The statements in this section merely provide background information related to the present disclosure and may not constitute prior art.
It is generally known that in a hybrid drive a superimposed transmission constructed in planetary design can be used for superimposing the torques and speeds of a combustion engine or an electric machine. Compared with other construction types of superimposed transmissions, a planetary transmission has the advantage that the transmission components have compact measurements and adjusted bearing forces.
DE 199 34 696 A1 describes a combination of a combustion engine, an electric machine and a superimposed transmission depicted as an electrodynamic drive system (EDA), which precedes a gearbox in countershaft design and allows for an abrasion-free start. According to FIG. 1 of the above-mentioned patent specification, a first embodiment of this hybrid drive shows that the superimposed transmission is designed in the form of a simple planetary transmission with a sun wheel, a planet carrier supporting multiple planetary gears and a ring gear. The ring gear of the planetary transmission is connected non-rotatably to the drive shaft of the combustion engine and forms the first input element of the superimposed transmission. The sun wheel of the planetary transmission is connected non-rotatably to the rotor of the electric machine and forms the second input element of the superimposed transmission. The planet carrier of the planetary transmission is connected non-rotatably to the input shaft of the gearbox and forms the output element of the superimposed transmission.
In this hybrid drive, the abrasion-free start occurs in that the combustion engine maintains a mostly constant speed and the electric machine is first controlled in generator operation with increasing drag torque until the rotor reaches a standstill and then accelerated in engine operation with opposite direction of rotation until the transmission components of the planetary transmission achieve synchronized movement. When a synchronized movement in the planetary transmission is achieved, a lock-up clutch situated between the sun wheel and the planet carrier is closed so that during further combustion operation the planetary transmission revolves in the block. In this operating condition, the electric machine can be run as a motor for a boost operation, operated as a generator for charging an electric energy storage device or switched powerless. When the drive shaft of the combustion engine is connected to the ring gear of the planetary transmission via a decoupler which can be engaged and disengaged, the combustion engine can also be disconnected and shut off to allow for pure electric drive. Without changing anything, the gearbox of this hybrid drive can also be used for a conventional drive, in which a start with the combustion engine takes place wear-prone via the slip operation of a decoupler designed in the form of a friction clutch.
DE 10 2010 030 567 A1 and DE 10 2010 043 354 A1 describe hybrid drives in which a respective gearbox in countershaft design, which is combined for drive-connecting an electric machine to a superimposed transmission constructed in planetary design, is specifically configured for use in a hybrid drive. Therefore, the respective gearbox cannot be modified with only a few changes to be used in a conventional drive train nor can it be derived therefrom. Therefore, its development and production are comparatively expensive.

# Provided material:
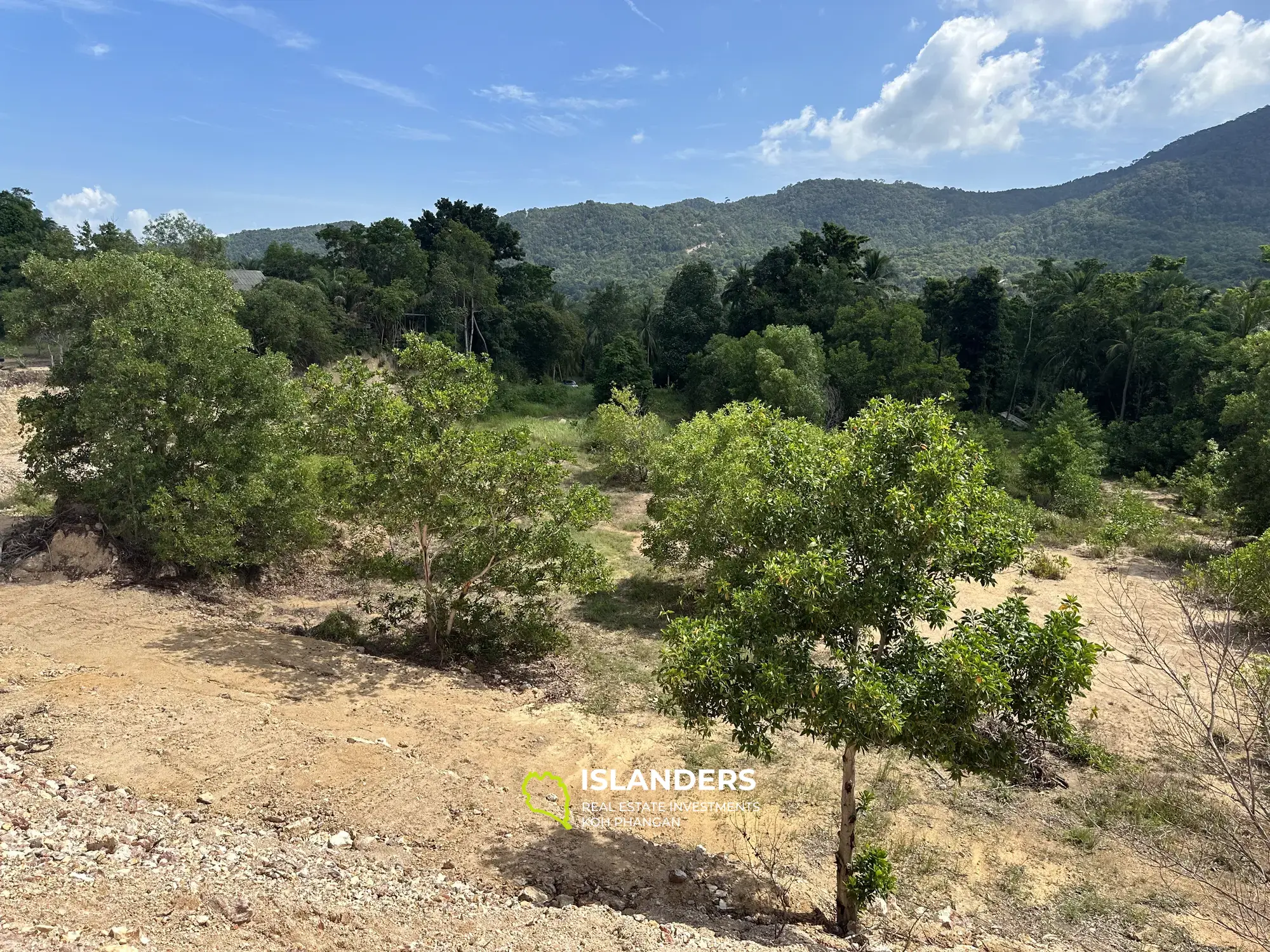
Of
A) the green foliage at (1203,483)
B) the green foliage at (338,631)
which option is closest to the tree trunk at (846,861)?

# Instructions to follow:
Continue the background passage on hybrid drives with planetary superimposed transmissions, starting after its final sentence.

# Response to the exercise:
In a first version of the hybrid drive described in DE 10 2010 030 567 A1, according to FIG. 1, the two input shafts are arranged coaxially and axially adjacent to one another and can be connected with one another non-rotatably via a coupling-switching element. The first input shaft is connected via a decoupler designed in the form of a friction clutch to the drive shaft of the combustion engine and can be connected via a switchable spur gear stage to the output shaft. The superimposed transmission designed in the form of a simple planetary transmission is arranged coaxially and axially adjacent to the second input shaft. Therefore, the ring gear of the planetary transmission forms the first input element of the superimposed transmission. The sun wheel of the planetary transmission is connected non-rotatably to the rotor of the electric machine and therefore forms the second input element of the superimposed transmission. Via a bridging contact member, the planet carrier of the planetary transmission can be connected non-rotatably to the second input shaft of the gearbox and via a further switchable spur gear stage, it can be connected to the output shaft. As a result, the planet carrier of the planetary transmission forms the output element of the superimposed transmission.
Besides the possibility for an abrasion-free start, this well-known hybrid drive has three gears for combustion operation and two gears for electric drive. In addition, there is the possibility of independently charging an electric energy storage device by means of the combustion engine, as well as the ability of starting the motor of the combustion engine by means of the electric machine. However, this hybrid drive has the disadvantage of having only a small number of gear steps available in the combustion operation and low transmission efficiency in the electric drive resulting from the drag losses of the spur gear stages.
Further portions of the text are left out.